Gather every line of the items below that contains the word "green", and copy each one out.

>> START MATERIAL SUPPLIED

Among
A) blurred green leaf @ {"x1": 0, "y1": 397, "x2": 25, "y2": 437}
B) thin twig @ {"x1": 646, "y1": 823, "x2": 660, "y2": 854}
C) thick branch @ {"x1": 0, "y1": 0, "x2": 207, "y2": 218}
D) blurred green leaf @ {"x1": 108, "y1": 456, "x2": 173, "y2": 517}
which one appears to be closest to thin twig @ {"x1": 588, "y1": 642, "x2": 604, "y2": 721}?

>> END MATERIAL SUPPLIED

SOLUTION TO THE EXERCISE —
A) blurred green leaf @ {"x1": 0, "y1": 397, "x2": 25, "y2": 437}
D) blurred green leaf @ {"x1": 108, "y1": 456, "x2": 173, "y2": 517}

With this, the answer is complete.